Slice of Life: Dreams May Come (but perhaps not sleep)

sol16(This is a post for Slice of Life, hosted by Two Writing Teachers. We write about the small moments of our day. You are invited to write, too.)

You still have no idea why … but Sunday night turned into Monday morning … and there was no sleep to be had. You drifted in and out of that strange stasis – not quite dreaming and not quite awake. You were somewhere in the middle of the real world and the imaginary world, and your mind would not easily shake free from one or the other. It was stasis.

You didn’t worry at 11 p.m. There was time. At midnight, you still thought: sleep will come. At 1 a.m., you wondered if something is nagging you (it’s not the election anymore .. that’s your daytime worry now), and you come up short with an explanation for the sleeplessness. Thinking only worsened the sense that you were awake instead of in slumber.

Staring into darkness at 3 a.m., you realize how much you really, really miss the depths of REM sleep, and how long the day before you is likely going to be …. a day back with classrooms full of kids gearing up for the holidays, after three days off the following week for a teaching conference, and there is just no way you are calling in sick today … and then, your mind drifted a bit.

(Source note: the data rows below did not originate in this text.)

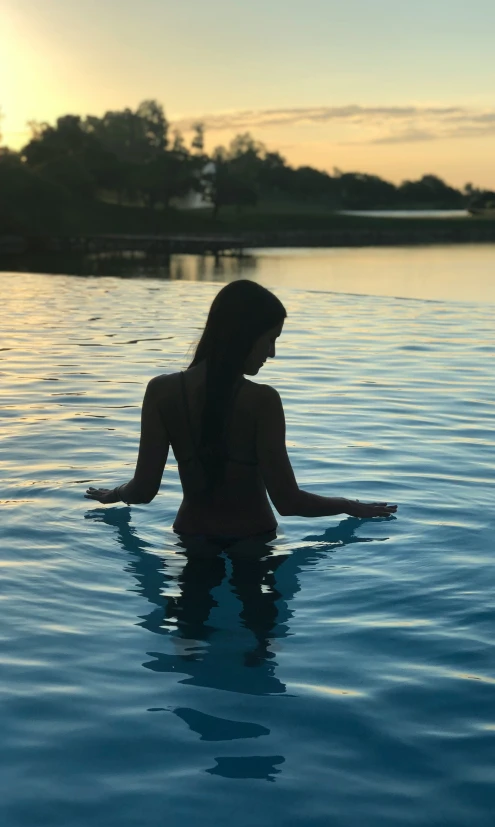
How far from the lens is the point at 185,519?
564 centimetres

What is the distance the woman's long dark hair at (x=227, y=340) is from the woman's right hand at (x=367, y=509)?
908mm

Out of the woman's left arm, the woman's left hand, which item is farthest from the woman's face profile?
the woman's left hand

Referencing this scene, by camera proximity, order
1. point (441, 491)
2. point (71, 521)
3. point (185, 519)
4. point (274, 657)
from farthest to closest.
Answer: point (441, 491) → point (71, 521) → point (185, 519) → point (274, 657)

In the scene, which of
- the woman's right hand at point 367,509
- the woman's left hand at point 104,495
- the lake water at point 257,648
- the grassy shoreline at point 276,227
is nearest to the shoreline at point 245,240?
the grassy shoreline at point 276,227

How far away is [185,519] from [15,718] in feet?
5.18

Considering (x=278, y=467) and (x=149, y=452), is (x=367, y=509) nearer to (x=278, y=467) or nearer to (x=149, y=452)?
(x=278, y=467)

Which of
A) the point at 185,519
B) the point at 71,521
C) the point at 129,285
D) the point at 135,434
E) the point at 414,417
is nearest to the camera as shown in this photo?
the point at 185,519

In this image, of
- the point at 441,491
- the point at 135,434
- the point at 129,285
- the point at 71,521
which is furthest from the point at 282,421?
the point at 129,285

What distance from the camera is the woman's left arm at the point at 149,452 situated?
528cm

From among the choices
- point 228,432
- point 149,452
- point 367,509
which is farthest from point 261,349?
point 367,509

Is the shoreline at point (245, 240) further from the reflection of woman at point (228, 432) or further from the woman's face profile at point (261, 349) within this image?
the woman's face profile at point (261, 349)

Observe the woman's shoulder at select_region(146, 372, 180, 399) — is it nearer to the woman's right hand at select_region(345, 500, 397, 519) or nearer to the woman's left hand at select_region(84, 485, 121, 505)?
the woman's left hand at select_region(84, 485, 121, 505)

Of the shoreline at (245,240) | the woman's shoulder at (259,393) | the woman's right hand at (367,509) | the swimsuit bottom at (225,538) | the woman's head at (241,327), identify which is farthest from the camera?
the shoreline at (245,240)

You closed your eyes, hopeful.

You fool, you.

And yet, somewhere between 4 a.m. and 5:30 a.m., you did disappear for a time. Or you thought you had. At that point, your tired brain was no longer sure of anything. It’s possible you just couldn’t remember what happened the minute before this one, and it felt like sleep. You didn’t wake up refreshed. How could you? But you were thankful that there was some lost memory respite from the foggy shadows of the long night, where all you were doing was wondering.

Peace (the next day),
Kevin

PS — Last night, you were fine.

11 Comments
  1. I have had these nights. I find if I get up and paint or do something I find sleep when I lie down. These nights can feel very long.

  2. Ahhh… And now I just get up and begin early. Good spending time with you in Atlanta, friend. Nothing like a bit of face-to-face.
    Bonnie

  3. Those weird sleepless hours, simultaneously trapped in our bodies even as our minds run, detached. I admire how you captured this recent disorienting night and how the time bent.

  4. Stasis: for some reason I got an image of a hammock, suspended in midair. But that kind of wakefulness is never as comforting as time in a hammock. Glad to hear it passed.